Joshua Searle

Joshua Searle
Australian/Colombian
b. 1998

In his practice Joshua Searle continues an exploration of memory, inheritance, and cultural reclamation through painting and sculpture. Working across both public and commercial contexts, Searle examines the diasporic condition—how identity and belonging are shaped by histories of migration, displacement, and colonisation. Drawing on his Colombian heritage, his works often revisit Pre-Columbian artefacts and museum collections, transforming them into contemporary meditations on power, loss, and the endurance of culture.

Recent projects including Museo del Oro Robado (Museum of Stolen Gold) (2024), Oro vivo (Living Gold) (2025), and El sudor del sol (The Sweat of the Sun) (2025) continue his dialogue between colonial histories and living cultural memory. In these works, gold becomes both a material and metaphor—reflecting its spiritual resonance in Indigenous cosmologies, where it symbolises balance and divine connection. Through his sculptural forms and painted surfaces, Searle reimagines how the sacred persists beyond acts of erasure, illuminating what endures through land, language, and the collective body of a people.

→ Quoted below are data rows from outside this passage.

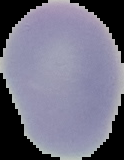

Uninfected.

Image is 124×160 pixels. Segmented cell region on a black background. From a thin blood smear.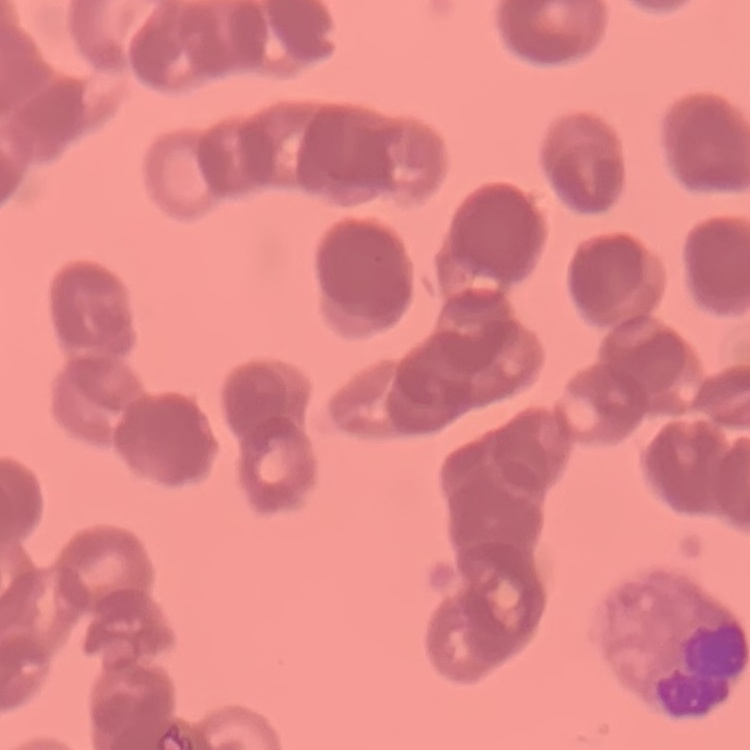

Summary:
  - Red blood cell morphology: rouleaux formation
  - Image type: square crop of a larger photomicrograph
  - Stain: Field's or Giemsa
  - Preparation: thin blood smear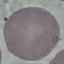 Malaria status: uninfected. Cell patch, automatically extracted from a larger field of view and resized to 64 × 64 pixels. Giemsa stain. Thin blood film. Photographed with a smartphone camera at the microscope eyepiece.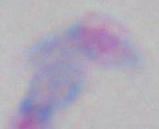

Summary:
  - Magnification: 1000x
  - Identification: Toxoplasma gondii
  - Modality: micrographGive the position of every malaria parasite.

Searle has received national recognition through major public gallery exhibitions, including Bienvenido at the Mornington Peninsula Regional Gallery, and as a finalist in the Sir John Sulman Prize (Art Gallery of New South Wales, 2023 & 2025), the inaugural MAC yapang Art Prize (2025), the Walyalup Fremantle Print Prize (2025), and the National Works on Paper Prize (2024). Recipient of the 2024 Mason Family Trust Fellowship, Searle’s research in Colombia—examining Indigenous goldsmithing and sculptural practices—continues to inform his expanding visual language, one that seeks to reclaim, reimagine, and renew cultural continuity across distance and time.